Monday, April 25, 2016

Frank Langella stars in Broadway's 'The Father'



So often when I leave the theatre I ask myself, Why? Why did the playwright write this play, and even more, Why did this company choose to produce it? I asked those questions yesterday as I left the Manhattan Theatre Club’s production of Florian Zeller’s The Father at the Samuel J. Friedman Theatre.

I also wondered why Christopher Hampton would translate from French this depressing play about a man’s decent into old age and senility. And why three-time Tony Award winner Frank Langella chose to play him.

I admit to a bias against the subject. My mother hadn’t known me for years before she died and I had an uncle who was so distressed about his escalating memory loss that he put a gun to his head and pulled the trigger, abruptly ending his life as well as his memory. I avoid books, movies and plays about this topic whenever possible.

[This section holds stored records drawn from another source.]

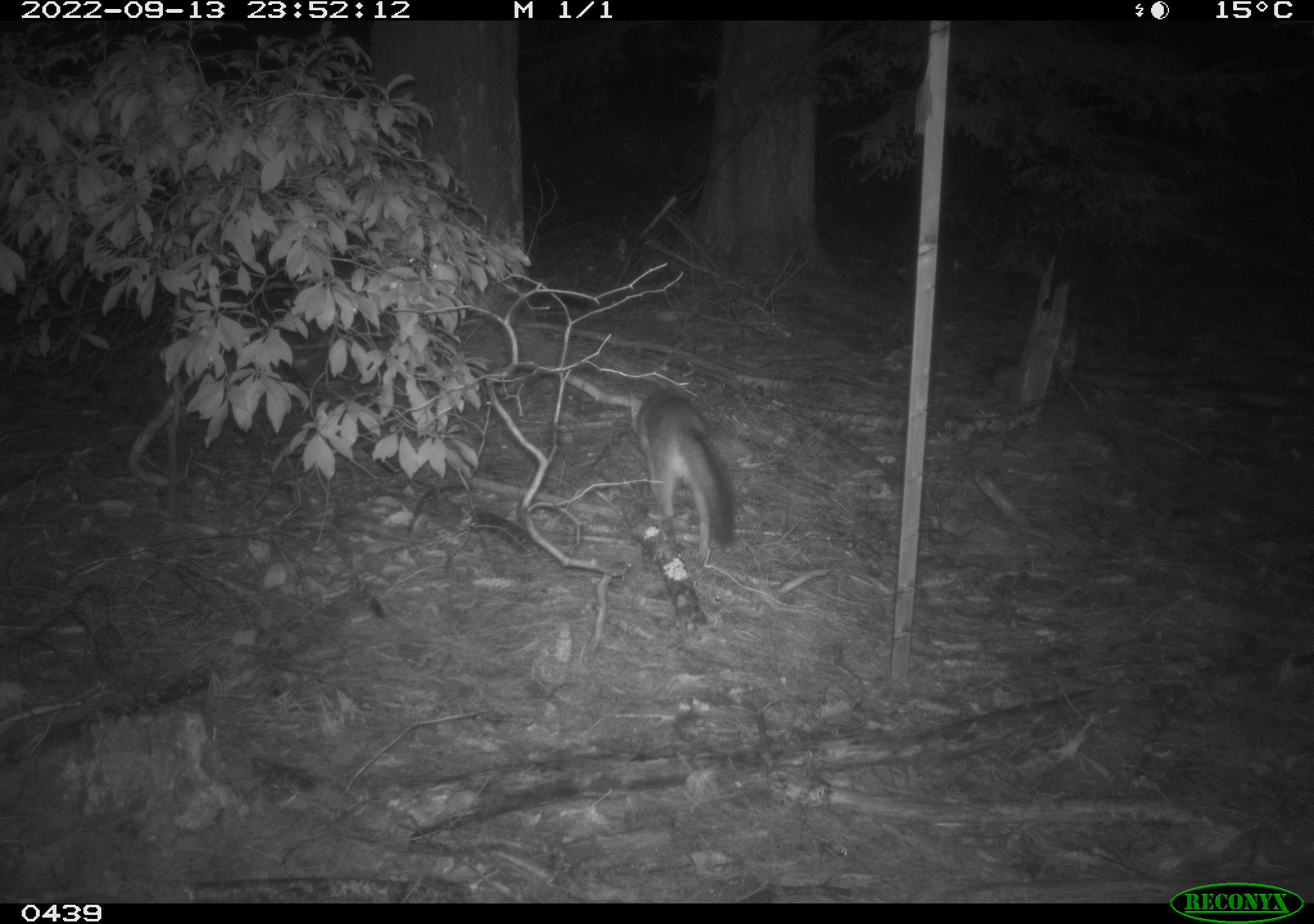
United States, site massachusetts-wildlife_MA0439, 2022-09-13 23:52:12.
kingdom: Animalia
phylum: Chordata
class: Mammalia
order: Carnivora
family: Canidae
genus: Urocyon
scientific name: Urocyon cinereoargenteus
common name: gray fox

For most of the 90-minute play, directed by Doug Hughes, we flash from scene to scene with ever-shifting characters and facts as Andre (Langella) tries to make sense of his world. Is he living in his Paris apartment or that of his daughter, Ann, and her husband? Or is his daughter (Kathryn Erle, in photo with Langella) divorced and alone? Or ready to move to London to be with an Englishman she has met?

We really do flash from scene to scene because each transition is marked by blinding lights bordering the stage that are shot into our eyes, followed by blackouts. (Lighting by Donald Holder.)

The device of the confusing scenes works like an absurdist play in which nothing is as it seems, which is fitting for a play about losing one’s grasp on reality. Zeller has describe it as “tragic farce.” I could have gone along with that, although it didn’t involve or interest me, but the final scene in which Andre is reduced to sobbing on the floor of a nursing home in his nursing’s arms while crying for his Mommy was over-the-top. Depressing turned into dreary, which is worse because it left me with disgust at the waste of time and talent.

Scott Pask’s set looks like an employee rest area in a middle-management firm, bland and boring. It’s functional, though, for letting items be removed or added as Andre’s mind grows more confused.

Langella does a good job of portraying that confusion, which isn’t surprising. It’s too bad he doesn’t have a better play for his talents.

The cast also includes Brian Avers, Charles Borland, Hannah Cabell and Kathleen McNenny.

The Father was well received in its runs in France and England. I suppose looking at the world through the eyes of the demented is dramatic, but that wasn't enough to compel or move me. Especially with that cheap, melodramatic ending.